Roles of No-Go RNA decay in the control of plant viruses and transposable elements
Benjamin Shone, Zhen Lei, Jungnam Cho

TL;DR
This paper reviews how plants use a cellular process called No-Go RNA Decay to defend against viruses and genetic invaders like transposable elements.
Contribution
It highlights new insights into how NGD serves as a first-line defense against genetic threats in plants.
Findings
NGD helps plants detect and destroy abnormal RNA from viruses and transposable elements.

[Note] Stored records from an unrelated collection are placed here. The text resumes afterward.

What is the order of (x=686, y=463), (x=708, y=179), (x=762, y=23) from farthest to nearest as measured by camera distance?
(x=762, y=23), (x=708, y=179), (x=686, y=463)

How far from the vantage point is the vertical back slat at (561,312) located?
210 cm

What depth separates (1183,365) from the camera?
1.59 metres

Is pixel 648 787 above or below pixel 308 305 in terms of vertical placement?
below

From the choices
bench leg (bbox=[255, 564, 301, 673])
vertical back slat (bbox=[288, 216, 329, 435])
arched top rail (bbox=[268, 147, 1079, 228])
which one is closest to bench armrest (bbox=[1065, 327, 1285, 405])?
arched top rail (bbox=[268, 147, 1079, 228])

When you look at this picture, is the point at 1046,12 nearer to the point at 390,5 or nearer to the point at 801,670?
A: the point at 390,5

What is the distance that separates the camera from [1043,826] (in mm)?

NGD is a key pathway in maintaining genome integrity by resolving stalled ribosomes.
NGD contributes to antiviral defense and TE regulation in plants.
Abstract
Plant cells constantly face genetic invasions from both external and internal sources. Viruses and transgenes represent major external threats, while transposable elements (TEs) are endogenous sources of invasive DNA. The early recognition and activation of innate defence mechanisms are therefore critical for maintaining genome integrity. Emerging evidence suggests that foreign genetic elements are detected and processed by the ribosome-associated RNA quality control system, a key cellular pathway responsible for resolving aberrant transcripts with translation defects. One such pathway, known as No-Go RNA Decay (NGD), facilitates RNA cleavage and ribosome dissociation at stalled ribosomes. Genetic and biochemical studies indicate that NGD plays a crucial role in plant antiviral defence and TE regulation, positioning it as a potential first line of defence against invasive genetic…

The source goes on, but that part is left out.